Ronan era exatamente como ela se lembrava: um mar de gente e de cores que fluíam freneticamente por vielas apertadas. Tudo era intenso demais e novo demais, como um produto criado para ser cobiçado, mas consumido na hora. Prédios com os mais diversos formatos e cores se empinavam ao longo das ruas pavimentadas, confluindo numa reta para o Palácio Real, posicionado no centro da cidade. A construção era gloriosa, mas ocupava uma porção monstruosa de espaço. Ao invés de ser um único castelo fortificado, como acontecia no Norte, o Palácio Real era um composto de muitos edifícios baixos e largos, cada um arquitetado para servir a um propósito diferente. Os telhados elaborados eram formados por pequenas telhas, lembrando, de certa forma, as escamas de um grande réptil. Torres e pavilhões requintados se estendiam por todo lado, com beirais que pareciam grandes aves se projetando para bicar os transeuntes. Era difícil controlar os ânimos diante de tal extravagância, pois os olhos não podiam deixar de se impressionar com aquele que era tido como o lugar mais majestoso do mundo conhecido.

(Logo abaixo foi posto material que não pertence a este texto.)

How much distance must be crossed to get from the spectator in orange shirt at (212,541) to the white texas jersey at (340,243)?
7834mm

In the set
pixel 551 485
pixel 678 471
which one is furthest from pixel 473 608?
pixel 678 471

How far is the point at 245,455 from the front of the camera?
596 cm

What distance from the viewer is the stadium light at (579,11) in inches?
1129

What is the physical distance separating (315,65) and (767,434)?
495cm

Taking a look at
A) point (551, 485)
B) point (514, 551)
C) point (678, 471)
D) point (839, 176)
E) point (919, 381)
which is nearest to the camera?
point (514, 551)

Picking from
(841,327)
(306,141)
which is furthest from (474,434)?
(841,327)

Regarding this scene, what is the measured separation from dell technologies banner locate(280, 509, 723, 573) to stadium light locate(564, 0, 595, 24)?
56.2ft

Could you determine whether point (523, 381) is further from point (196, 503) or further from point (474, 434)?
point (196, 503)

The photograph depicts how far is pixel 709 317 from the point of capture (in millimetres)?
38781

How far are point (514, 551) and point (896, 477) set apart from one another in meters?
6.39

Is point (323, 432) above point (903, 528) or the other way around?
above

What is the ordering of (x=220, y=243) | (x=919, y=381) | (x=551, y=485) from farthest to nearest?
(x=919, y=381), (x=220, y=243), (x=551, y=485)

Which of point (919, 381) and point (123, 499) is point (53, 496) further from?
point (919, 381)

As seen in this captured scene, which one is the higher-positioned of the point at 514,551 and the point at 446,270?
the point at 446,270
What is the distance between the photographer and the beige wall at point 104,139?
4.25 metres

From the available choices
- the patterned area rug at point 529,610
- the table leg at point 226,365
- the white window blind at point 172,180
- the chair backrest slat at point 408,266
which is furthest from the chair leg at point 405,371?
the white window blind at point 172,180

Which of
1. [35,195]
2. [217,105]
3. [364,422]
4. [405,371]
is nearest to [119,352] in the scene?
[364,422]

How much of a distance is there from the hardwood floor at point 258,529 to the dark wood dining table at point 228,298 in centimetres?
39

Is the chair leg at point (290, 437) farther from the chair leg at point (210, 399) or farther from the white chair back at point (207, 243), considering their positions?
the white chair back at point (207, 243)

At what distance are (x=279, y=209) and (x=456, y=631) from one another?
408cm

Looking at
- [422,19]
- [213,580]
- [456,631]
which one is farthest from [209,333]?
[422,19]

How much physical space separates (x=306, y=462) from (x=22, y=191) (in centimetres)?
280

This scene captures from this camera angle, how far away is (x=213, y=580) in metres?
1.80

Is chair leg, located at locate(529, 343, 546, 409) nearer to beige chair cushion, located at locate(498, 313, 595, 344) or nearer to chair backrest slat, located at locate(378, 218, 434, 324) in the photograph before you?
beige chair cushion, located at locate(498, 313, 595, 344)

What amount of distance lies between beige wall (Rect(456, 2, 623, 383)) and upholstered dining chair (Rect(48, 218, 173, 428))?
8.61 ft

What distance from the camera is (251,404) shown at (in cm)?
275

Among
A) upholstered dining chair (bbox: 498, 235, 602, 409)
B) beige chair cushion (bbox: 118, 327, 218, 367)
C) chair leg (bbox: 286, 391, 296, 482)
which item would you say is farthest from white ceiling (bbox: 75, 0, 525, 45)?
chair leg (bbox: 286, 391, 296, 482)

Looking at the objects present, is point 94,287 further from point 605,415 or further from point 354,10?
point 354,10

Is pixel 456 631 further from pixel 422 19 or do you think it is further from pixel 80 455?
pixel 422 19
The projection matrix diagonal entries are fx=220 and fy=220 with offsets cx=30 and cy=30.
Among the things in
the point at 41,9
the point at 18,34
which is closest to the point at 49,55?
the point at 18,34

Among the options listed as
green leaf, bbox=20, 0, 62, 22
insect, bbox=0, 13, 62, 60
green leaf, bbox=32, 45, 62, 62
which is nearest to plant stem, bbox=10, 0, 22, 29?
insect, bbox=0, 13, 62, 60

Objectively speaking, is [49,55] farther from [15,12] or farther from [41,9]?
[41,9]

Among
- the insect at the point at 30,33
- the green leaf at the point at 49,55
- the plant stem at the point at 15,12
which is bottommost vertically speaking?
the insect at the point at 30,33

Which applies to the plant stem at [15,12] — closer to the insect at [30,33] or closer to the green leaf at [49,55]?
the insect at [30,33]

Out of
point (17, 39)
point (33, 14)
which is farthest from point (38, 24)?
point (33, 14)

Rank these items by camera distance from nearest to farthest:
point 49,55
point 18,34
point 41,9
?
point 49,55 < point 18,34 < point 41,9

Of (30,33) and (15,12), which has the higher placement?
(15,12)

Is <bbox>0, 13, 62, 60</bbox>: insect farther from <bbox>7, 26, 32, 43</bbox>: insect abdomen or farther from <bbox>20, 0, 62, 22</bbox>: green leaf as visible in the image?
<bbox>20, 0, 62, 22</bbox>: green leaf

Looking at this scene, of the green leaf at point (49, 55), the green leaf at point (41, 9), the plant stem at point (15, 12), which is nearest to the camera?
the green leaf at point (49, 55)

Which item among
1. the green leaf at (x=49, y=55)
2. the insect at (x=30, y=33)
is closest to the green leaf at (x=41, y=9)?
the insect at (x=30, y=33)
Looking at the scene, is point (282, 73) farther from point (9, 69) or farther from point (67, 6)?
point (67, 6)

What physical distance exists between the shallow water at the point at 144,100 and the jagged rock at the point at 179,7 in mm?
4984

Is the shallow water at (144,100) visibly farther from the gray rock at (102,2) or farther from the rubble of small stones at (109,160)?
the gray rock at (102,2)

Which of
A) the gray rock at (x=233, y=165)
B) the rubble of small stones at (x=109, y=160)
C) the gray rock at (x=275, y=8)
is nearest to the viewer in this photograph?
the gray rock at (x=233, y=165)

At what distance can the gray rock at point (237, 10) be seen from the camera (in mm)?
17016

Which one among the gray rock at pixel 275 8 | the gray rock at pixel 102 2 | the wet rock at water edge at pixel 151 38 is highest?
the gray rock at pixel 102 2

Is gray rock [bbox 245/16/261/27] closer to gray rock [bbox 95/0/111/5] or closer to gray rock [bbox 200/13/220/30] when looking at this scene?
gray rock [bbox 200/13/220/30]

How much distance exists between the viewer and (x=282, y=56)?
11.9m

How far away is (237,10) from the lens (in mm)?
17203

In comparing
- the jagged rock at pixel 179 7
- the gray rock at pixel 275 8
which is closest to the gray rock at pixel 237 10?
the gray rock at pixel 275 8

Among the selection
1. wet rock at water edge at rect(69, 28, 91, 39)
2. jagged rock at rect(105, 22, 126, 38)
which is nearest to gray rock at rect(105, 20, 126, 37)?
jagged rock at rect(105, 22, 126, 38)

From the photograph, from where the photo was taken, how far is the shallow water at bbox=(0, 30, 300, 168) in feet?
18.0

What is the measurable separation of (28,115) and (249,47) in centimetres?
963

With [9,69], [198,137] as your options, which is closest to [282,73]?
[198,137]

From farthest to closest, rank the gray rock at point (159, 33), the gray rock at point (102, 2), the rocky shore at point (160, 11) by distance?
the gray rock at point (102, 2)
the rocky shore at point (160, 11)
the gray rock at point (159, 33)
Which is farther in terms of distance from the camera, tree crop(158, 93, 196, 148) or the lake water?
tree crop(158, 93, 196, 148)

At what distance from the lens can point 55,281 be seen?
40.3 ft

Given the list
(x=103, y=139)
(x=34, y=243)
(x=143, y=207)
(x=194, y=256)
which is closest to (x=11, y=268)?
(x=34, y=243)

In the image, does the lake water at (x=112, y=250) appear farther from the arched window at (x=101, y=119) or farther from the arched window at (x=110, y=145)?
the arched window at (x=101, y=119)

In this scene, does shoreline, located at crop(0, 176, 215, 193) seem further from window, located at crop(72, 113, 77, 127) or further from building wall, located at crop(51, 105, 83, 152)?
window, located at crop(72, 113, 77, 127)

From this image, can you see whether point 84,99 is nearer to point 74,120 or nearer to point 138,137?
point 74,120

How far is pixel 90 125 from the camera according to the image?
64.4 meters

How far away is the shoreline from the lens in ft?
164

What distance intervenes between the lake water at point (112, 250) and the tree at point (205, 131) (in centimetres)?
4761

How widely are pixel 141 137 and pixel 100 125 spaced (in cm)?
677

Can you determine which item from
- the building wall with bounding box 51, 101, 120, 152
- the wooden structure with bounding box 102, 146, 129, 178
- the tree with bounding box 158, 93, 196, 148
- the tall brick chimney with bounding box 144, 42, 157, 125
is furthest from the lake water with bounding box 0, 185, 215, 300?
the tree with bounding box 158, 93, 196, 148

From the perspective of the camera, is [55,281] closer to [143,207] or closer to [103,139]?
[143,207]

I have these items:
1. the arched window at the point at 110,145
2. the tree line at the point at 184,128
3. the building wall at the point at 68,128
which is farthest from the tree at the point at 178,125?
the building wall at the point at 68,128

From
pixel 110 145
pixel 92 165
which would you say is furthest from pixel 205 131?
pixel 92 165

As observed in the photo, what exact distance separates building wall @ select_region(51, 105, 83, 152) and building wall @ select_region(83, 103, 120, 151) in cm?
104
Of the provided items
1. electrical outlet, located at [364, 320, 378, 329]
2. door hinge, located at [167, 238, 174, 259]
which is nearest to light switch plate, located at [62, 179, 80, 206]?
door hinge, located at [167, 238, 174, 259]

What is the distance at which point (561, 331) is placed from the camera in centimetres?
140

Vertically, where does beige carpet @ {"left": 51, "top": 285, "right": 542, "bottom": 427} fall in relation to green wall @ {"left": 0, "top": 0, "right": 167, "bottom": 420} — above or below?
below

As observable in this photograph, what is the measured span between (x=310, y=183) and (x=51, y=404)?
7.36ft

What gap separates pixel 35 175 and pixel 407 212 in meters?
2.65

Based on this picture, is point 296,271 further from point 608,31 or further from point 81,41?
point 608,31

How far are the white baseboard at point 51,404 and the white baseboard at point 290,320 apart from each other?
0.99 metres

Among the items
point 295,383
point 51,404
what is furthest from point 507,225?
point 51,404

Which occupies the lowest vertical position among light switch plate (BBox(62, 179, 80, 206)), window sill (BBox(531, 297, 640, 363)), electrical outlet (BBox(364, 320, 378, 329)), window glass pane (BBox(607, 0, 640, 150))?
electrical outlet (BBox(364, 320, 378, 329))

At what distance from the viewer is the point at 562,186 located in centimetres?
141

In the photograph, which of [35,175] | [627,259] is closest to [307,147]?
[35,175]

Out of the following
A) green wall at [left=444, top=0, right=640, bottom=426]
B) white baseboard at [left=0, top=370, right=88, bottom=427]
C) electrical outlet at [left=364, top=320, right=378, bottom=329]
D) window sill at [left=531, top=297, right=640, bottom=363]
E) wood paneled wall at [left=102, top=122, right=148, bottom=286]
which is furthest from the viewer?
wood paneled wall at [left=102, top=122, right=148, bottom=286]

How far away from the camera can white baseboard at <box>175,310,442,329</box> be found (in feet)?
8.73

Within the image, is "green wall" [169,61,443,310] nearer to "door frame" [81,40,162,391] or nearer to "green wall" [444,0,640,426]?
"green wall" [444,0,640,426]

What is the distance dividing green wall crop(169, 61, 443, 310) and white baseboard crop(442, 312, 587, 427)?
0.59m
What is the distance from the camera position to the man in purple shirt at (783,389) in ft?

Apesar de querer entrar imediatamente no Palácio Real, Lana precisou conter a ansiedade. Chegar em Ronan era apenas um terço de sua tarefa e ela precisava terminar a parte restante. Para isso, seu primeiro dever era se encontrar com o facilitador. Com a ajuda de um mapa, ela e Linete singraram pelas ruas apinhadas até uma grande casa de chá localizada na área nobre. Ao invés de entrarem pela porta da frente, se dirigiram até o beco dos fundos. Uma porta de madeira maciça a aguardava, meio enterrada entre entulhos e despejos. Lana agarrou a aldrava de ferro e bateu três vezes. Um pequeno pedaço de madeira deslizou para o lado na parte superior e um par de olhos selvagens a encarou de uma recém surgida fresta.

— O que você quer aqui? — perguntou uma voz masculina e grave.

Vresh ai-solari epos Rum-Naserath. — Lana respondeu rapidamente. O sol sempre nasce primeiro na Cidade da Noite.

— Ikkoos manterios Lunari somai. — a voz respondeu. Pois a Lua é a Mãe do Mundo.

As dobradiças enferrujadas rangeram sonoramente quando a porta se abriu. Lana saudou o guarda musculoso com um aceno de cabeça e desceu as escadas, receosa. Tinha a terrível consciência que falara vshikka, o idioma do Norte, pela última vez. Tudo que diria e ouviria a partir daquele ponto estaria no Idioma Comum, adotado pelo Império. Parecia que sua missão tinha finalmente começado.